**Entries provided**.
■ ■ ■

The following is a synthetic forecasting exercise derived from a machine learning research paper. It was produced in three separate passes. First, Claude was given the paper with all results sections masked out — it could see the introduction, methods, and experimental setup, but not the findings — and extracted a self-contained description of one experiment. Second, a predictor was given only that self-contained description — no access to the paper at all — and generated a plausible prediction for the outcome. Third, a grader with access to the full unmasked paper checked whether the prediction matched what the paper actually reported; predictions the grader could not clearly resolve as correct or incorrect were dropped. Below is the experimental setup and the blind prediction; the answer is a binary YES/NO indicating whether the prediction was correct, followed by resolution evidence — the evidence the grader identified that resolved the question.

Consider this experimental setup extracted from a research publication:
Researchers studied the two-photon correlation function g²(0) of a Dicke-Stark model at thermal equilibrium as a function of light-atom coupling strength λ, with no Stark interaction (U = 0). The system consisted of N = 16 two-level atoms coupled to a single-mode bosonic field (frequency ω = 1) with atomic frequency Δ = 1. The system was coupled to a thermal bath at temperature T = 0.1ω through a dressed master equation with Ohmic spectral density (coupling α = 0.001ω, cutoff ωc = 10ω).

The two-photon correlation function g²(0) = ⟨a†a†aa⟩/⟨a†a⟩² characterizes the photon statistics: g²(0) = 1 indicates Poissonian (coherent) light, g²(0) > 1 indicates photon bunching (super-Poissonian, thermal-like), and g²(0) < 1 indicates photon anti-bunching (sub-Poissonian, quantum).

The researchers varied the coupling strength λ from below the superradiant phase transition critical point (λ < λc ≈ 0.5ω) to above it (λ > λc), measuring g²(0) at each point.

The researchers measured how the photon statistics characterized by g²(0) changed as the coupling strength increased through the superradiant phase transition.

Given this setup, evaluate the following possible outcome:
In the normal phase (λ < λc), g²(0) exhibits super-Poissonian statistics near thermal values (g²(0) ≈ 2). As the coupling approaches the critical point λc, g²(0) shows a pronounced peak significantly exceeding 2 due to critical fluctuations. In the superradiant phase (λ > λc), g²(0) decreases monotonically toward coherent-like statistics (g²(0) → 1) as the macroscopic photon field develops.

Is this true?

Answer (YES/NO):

■ ■ ■

**Prompt**. Your task is to copy all of the entries exactly.

**Answer to the exercise**.
The following is a synthetic forecasting exercise derived from a machine learning research paper. It was produced in three separate passes. First, Claude was given the paper with all results sections masked out — it could see the introduction, methods, and experimental setup, but not the findings — and extracted a self-contained description of one experiment. Second, a predictor was given only that self-contained description — no access to the paper at all — and generated a plausible prediction for the outcome. Third, a grader with access to the full unmasked paper checked whether the prediction matched what the paper actually reported; predictions the grader could not clearly resolve as correct or incorrect were dropped. Below is the experimental setup and the blind prediction; the answer is a binary YES/NO indicating whether the prediction was correct, followed by resolution evidence — the evidence the grader identified that resolved the question.

Consider this experimental setup extracted from a research publication:
Researchers studied the two-photon correlation function g²(0) of a Dicke-Stark model at thermal equilibrium as a function of light-atom coupling strength λ, with no Stark interaction (U = 0). The system consisted of N = 16 two-level atoms coupled to a single-mode bosonic field (frequency ω = 1) with atomic frequency Δ = 1. The system was coupled to a thermal bath at temperature T = 0.1ω through a dressed master equation with Ohmic spectral density (coupling α = 0.001ω, cutoff ωc = 10ω).

The two-photon correlation function g²(0) = ⟨a†a†aa⟩/⟨a†a⟩² characterizes the photon statistics: g²(0) = 1 indicates Poissonian (coherent) light, g²(0) > 1 indicates photon bunching (super-Poissonian, thermal-like), and g²(0) < 1 indicates photon anti-bunching (sub-Poissonian, quantum).

The researchers varied the coupling strength λ from below the superradiant phase transition critical point (λ < λc ≈ 0.5ω) to above it (λ > λc), measuring g²(0) at each point.

The researchers measured how the photon statistics characterized by g²(0) changed as the coupling strength increased through the superradiant phase transition.

Given this setup, evaluate the following possible outcome:
In the normal phase (λ < λc), g²(0) exhibits super-Poissonian statistics near thermal values (g²(0) ≈ 2). As the coupling approaches the critical point λc, g²(0) shows a pronounced peak significantly exceeding 2 due to critical fluctuations. In the superradiant phase (λ > λc), g²(0) decreases monotonically toward coherent-like statistics (g²(0) → 1) as the macroscopic photon field develops.

Is this true?

Answer (YES/NO):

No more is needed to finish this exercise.